3- Run the following query:
PREFIX : <http://example.org/hospital#>
SELECT ?p WHERE {
?p a :Patient .
}
4- You should find all the patients in the list. The inferred mapping has been derived from the mapping 2 and the domain of the property hasNeoplasm.
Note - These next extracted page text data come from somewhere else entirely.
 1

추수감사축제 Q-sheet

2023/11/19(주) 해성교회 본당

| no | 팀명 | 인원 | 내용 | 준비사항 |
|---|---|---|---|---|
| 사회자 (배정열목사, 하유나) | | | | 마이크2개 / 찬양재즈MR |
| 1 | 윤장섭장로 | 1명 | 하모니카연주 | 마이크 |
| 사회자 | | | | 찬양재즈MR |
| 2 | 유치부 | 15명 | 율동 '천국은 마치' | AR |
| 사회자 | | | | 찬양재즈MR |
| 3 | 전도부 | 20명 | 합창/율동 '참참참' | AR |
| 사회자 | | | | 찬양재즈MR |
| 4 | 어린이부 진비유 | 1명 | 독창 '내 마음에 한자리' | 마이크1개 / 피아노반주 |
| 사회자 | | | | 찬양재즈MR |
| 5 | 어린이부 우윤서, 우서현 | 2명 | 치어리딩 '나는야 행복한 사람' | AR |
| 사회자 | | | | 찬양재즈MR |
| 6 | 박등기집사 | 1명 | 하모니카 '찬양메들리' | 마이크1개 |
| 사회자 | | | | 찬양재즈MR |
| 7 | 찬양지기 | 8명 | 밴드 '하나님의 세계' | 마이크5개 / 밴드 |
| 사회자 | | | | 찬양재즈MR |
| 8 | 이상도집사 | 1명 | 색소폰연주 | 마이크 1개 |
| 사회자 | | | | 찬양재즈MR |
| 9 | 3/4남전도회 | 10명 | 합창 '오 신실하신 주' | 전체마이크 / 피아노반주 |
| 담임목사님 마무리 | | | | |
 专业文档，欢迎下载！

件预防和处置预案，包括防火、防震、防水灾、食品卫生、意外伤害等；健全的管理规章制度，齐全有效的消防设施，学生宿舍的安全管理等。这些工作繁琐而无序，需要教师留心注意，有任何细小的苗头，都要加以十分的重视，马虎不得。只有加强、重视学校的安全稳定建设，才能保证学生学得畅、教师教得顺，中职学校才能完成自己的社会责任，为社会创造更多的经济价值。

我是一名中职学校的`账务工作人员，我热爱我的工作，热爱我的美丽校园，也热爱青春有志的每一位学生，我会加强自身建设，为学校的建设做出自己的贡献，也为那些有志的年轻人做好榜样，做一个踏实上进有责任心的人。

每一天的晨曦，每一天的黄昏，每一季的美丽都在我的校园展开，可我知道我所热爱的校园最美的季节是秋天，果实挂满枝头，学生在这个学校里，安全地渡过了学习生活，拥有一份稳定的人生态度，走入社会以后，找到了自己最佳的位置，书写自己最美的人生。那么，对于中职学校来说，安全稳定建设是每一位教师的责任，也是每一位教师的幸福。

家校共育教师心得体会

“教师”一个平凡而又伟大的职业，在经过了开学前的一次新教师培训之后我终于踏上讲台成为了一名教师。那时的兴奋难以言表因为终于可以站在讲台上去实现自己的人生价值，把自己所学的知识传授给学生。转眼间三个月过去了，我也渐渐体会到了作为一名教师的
We now consider a second dataset also describing patients having a lung cancer. However, this dataset has a different schema, composed of 3 tables:
T_NAME: describe the patient
PID | NAME |
---|---|
1 | Anna |
2 | Mike |
3 | Roger |
4 | Jane |
T_NSCLC : describe a NSCLC. PID is a foreign key refering to T_NAME.PID
PID | STAGE |
---|---|
1 | three-a |
2 | one |
T_SCLC : describe a SCLC. PID is a foreign key refering to T_NAME.PID
PID | STAGE |
---|---|
3 | Lim |
4 | Ext |
1- Create the new tables (in H2)
CREATE TABLE T_Name (
PID INT NOT NULL PRIMARY KEY,
NAME VARCHAR(40)
);
CREATE TABLE T_NSCLC (
PID INT NOT NULL PRIMARY KEY,
STAGE VARCHAR(40)
);
CREATE TABLE T_SCLC (
PID INT NOT NULL PRIMARY KEY,
STAGE VARCHAR(40)
);
ALTER TABLE T_NSCLC
ADD FOREIGN KEY (PID) REFERENCES T_Name(PID);
ALTER TABLE T_SCLC
ADD FOREIGN KEY (PID) REFERENCES T_Name(PID);
2 - Populate them
INSERT INTO T_NAME
(PID,NAME) VALUES
(1,'Anna'),
(2,'Mike'),
(3, 'Roger'),
(4, 'Jane');
INSERT INTO T_NSCLC
(PID,STAGE) VALUES
(1,'three-a'),
(2,'one');
INSERT INTO T_SCLC
(PID,STAGE) VALUES
(3,'Lim'),
(4,'Ext');
- Target:
inst:ds2/{PID} a :Patient ; :hasName {NAME}^^xsd:string .
- Source:
SELECT PID, NAME
FROM T_NAME
- Target:
inst:ds2/{PID} :hasNeoplasm inst:ds2/nsclc/{PID}.
- Source:
SELECT PID
FROM T_NSCLC
- Target:
inst:ds2/{PID} :hasNeoplasm inst:ds2/sclc/{PID}.
- Source:
SELECT PID
FROM T_SCLC
- Target:
inst:ds2/sclc/{PID} a :NSCLC .
- Source:
SELECT PID
FROM T_NSCLC
- Target:
inst:ds2/sclc/{PID} a :SCLC .
- Source:
SELECT PID
FROM T_SCLC
- Target:
inst:ds2/nsclc/{PID} :hasStage inst:stage-IIIa .
- Source:
SELECT PID
FROM T_NSCLC
WHERE STAGE = 'three-a'
We can now run the previous SPARQL queries and observe that the results combine entries from the two datasets.